··· DATA SUPPLIED

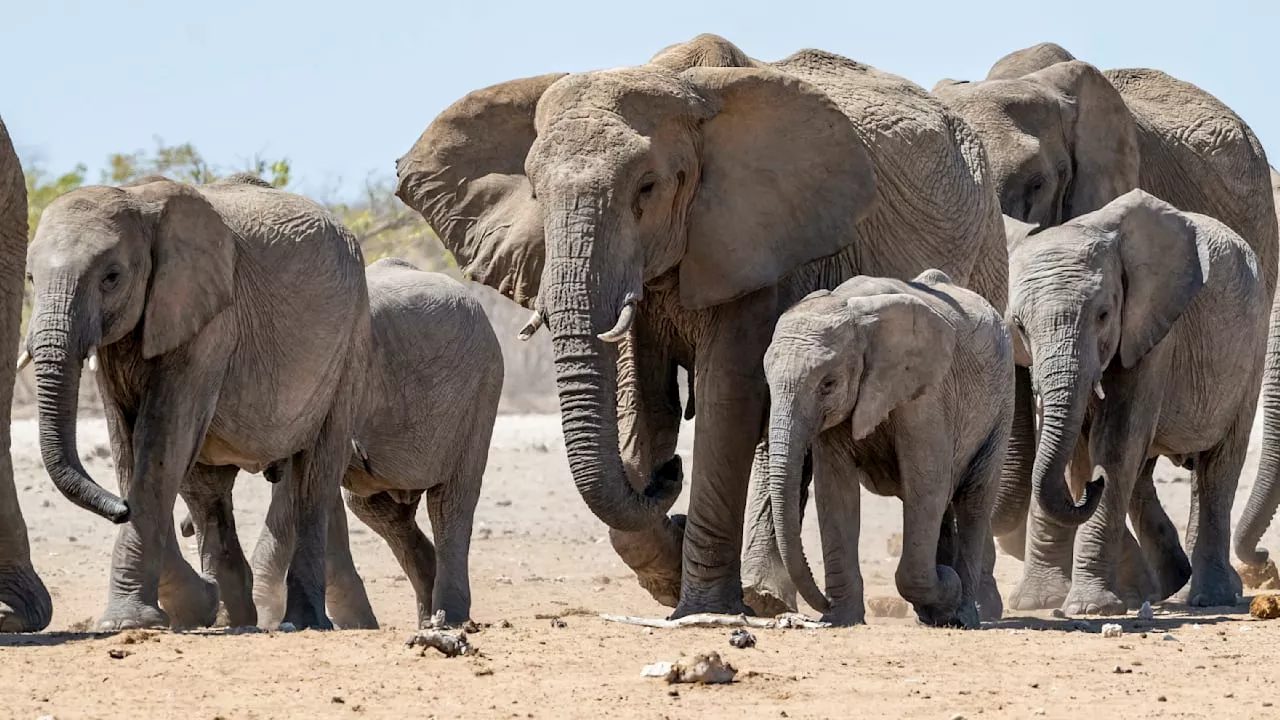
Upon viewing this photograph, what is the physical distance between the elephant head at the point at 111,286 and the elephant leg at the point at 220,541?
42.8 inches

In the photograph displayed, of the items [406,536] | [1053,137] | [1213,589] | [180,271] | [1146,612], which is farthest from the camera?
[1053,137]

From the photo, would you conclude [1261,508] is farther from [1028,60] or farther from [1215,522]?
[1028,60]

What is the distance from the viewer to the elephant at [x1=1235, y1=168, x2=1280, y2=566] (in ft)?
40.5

······
··· DATA SUPPLIED

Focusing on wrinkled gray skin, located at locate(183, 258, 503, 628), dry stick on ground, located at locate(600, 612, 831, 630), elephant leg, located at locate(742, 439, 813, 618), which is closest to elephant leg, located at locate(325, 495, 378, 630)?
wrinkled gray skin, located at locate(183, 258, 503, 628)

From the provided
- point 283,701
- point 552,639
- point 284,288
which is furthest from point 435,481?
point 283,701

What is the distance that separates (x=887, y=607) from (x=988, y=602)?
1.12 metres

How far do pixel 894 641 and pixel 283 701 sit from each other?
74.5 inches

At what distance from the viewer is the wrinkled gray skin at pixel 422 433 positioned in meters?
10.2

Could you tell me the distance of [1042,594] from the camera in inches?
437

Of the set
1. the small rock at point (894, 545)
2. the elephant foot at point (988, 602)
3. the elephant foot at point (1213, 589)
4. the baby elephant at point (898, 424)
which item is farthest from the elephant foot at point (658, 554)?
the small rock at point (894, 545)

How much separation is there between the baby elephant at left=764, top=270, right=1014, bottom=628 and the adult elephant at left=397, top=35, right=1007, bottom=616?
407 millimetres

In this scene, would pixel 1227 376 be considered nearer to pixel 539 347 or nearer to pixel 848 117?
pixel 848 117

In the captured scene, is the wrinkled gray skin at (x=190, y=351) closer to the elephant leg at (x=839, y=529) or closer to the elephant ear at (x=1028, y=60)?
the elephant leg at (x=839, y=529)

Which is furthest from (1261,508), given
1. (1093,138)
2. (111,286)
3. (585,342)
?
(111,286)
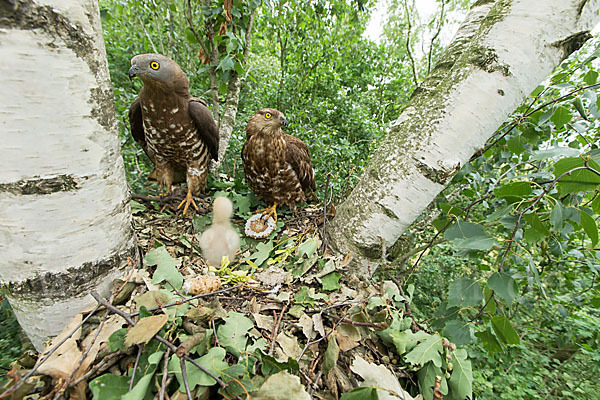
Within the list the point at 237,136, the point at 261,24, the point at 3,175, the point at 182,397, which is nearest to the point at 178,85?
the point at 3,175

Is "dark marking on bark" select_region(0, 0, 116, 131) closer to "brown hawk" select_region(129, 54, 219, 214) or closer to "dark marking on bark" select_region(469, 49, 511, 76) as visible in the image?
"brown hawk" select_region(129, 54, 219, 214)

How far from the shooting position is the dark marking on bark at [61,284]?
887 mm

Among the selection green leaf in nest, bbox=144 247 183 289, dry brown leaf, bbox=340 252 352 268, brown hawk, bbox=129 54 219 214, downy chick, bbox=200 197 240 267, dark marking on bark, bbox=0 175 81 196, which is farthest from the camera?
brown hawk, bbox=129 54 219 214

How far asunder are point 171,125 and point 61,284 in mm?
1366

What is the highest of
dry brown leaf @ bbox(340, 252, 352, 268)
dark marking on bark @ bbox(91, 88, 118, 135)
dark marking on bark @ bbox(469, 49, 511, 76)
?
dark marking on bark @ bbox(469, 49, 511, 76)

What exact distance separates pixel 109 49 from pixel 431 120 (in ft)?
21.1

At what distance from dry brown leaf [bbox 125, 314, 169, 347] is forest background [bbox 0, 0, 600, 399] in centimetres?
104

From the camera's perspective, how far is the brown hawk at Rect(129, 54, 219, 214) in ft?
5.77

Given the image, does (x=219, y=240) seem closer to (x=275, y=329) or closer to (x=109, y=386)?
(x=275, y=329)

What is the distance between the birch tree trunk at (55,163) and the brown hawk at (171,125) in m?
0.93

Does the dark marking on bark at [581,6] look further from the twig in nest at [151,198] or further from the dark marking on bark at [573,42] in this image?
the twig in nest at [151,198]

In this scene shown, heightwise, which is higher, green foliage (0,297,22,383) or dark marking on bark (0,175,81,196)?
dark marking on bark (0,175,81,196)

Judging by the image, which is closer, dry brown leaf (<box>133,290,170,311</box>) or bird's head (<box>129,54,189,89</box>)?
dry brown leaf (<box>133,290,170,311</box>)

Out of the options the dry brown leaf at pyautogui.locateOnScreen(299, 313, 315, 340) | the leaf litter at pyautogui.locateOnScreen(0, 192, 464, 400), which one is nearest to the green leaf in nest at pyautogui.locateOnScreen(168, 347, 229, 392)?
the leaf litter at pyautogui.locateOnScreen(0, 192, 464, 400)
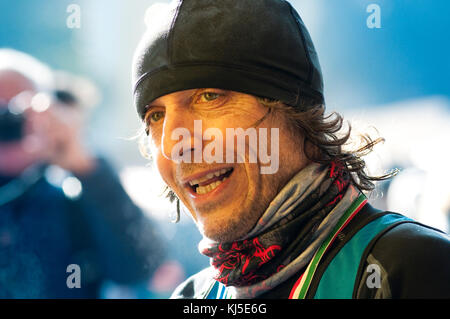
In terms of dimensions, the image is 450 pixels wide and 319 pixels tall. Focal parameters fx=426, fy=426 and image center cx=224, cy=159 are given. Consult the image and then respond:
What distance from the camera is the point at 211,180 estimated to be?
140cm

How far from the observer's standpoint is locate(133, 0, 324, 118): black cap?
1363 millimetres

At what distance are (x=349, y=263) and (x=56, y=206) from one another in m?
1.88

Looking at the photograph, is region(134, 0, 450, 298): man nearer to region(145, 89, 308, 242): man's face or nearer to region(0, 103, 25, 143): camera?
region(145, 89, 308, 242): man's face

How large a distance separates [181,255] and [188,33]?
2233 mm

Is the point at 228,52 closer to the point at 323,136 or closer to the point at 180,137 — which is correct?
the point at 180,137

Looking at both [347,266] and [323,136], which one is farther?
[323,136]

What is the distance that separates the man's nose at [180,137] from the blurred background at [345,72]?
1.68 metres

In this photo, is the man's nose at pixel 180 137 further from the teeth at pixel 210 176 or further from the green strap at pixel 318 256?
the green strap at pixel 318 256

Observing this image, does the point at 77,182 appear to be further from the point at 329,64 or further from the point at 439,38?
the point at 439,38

······
··· DATA SUPPLIED

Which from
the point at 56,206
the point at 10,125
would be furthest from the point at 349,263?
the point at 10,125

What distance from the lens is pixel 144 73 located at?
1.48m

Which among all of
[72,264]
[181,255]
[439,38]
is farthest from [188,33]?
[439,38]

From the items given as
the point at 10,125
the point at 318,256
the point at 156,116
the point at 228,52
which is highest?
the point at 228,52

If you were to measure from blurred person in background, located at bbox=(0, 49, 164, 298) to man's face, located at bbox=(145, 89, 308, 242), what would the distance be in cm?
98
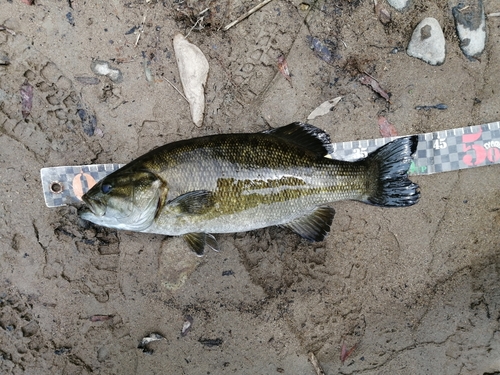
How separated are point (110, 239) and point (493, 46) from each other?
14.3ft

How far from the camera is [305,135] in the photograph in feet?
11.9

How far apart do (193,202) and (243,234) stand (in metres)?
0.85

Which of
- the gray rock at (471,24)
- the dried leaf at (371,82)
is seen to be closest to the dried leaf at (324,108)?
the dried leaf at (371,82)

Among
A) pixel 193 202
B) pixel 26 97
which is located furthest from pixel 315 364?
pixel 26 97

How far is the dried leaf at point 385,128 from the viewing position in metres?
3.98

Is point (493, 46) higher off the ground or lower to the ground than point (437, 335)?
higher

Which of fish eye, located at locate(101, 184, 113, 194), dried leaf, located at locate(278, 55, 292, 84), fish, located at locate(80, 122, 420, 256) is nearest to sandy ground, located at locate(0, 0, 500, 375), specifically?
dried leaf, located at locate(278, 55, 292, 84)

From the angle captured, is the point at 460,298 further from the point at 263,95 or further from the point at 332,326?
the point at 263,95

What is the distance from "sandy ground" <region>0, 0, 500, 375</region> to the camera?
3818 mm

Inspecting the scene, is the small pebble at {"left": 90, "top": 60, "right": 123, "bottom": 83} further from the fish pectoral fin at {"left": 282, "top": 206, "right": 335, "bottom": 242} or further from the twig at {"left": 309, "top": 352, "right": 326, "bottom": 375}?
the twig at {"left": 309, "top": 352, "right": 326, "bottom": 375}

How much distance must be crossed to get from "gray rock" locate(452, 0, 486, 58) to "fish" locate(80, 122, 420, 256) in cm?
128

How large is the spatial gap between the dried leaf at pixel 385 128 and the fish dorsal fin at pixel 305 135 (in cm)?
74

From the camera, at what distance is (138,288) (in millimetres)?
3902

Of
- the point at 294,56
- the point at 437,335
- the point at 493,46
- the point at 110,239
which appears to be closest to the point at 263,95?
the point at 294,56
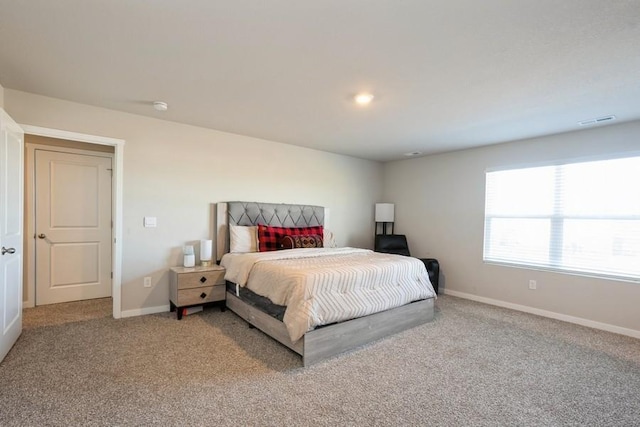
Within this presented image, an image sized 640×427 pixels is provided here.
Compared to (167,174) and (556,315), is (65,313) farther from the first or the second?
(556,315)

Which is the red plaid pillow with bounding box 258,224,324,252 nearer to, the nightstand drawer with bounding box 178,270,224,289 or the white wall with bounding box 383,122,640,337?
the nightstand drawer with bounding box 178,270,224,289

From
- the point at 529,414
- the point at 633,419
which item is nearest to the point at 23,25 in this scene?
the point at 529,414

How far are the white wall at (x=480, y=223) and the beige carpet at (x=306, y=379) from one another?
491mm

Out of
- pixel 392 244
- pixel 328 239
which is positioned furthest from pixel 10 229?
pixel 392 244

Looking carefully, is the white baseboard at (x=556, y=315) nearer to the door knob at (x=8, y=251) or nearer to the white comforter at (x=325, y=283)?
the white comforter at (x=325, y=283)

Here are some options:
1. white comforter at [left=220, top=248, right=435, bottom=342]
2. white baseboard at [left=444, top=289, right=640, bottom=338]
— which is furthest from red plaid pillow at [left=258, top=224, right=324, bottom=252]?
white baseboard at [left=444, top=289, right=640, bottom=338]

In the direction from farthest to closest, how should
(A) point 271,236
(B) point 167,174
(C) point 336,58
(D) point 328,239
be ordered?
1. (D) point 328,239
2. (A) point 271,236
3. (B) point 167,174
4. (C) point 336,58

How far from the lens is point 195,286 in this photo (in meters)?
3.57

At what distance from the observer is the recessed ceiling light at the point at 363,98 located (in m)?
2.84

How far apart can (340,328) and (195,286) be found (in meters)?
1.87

······

• [PROBLEM]
Retype, without changes, the lines of the listing from the one containing "How far do pixel" through the one containing "407 millimetres", both included.

• [ANSWER TO THE PROBLEM]
How far do pixel 894 641 and pixel 283 701 sit from each other?
74.5 inches

At what distance from the viewer is the wrinkled gray skin at pixel 422 433 positioned in meters?
10.2

Could you tell me the distance of [1042,594] from the camera in inches?
437

Of the set
1. the small rock at point (894, 545)
2. the elephant foot at point (988, 602)
3. the elephant foot at point (1213, 589)
4. the baby elephant at point (898, 424)
which item is farthest from the elephant foot at point (658, 554)?
the small rock at point (894, 545)

How much separation is there between the baby elephant at left=764, top=270, right=1014, bottom=628 and the adult elephant at left=397, top=35, right=1007, bottom=616?
407 millimetres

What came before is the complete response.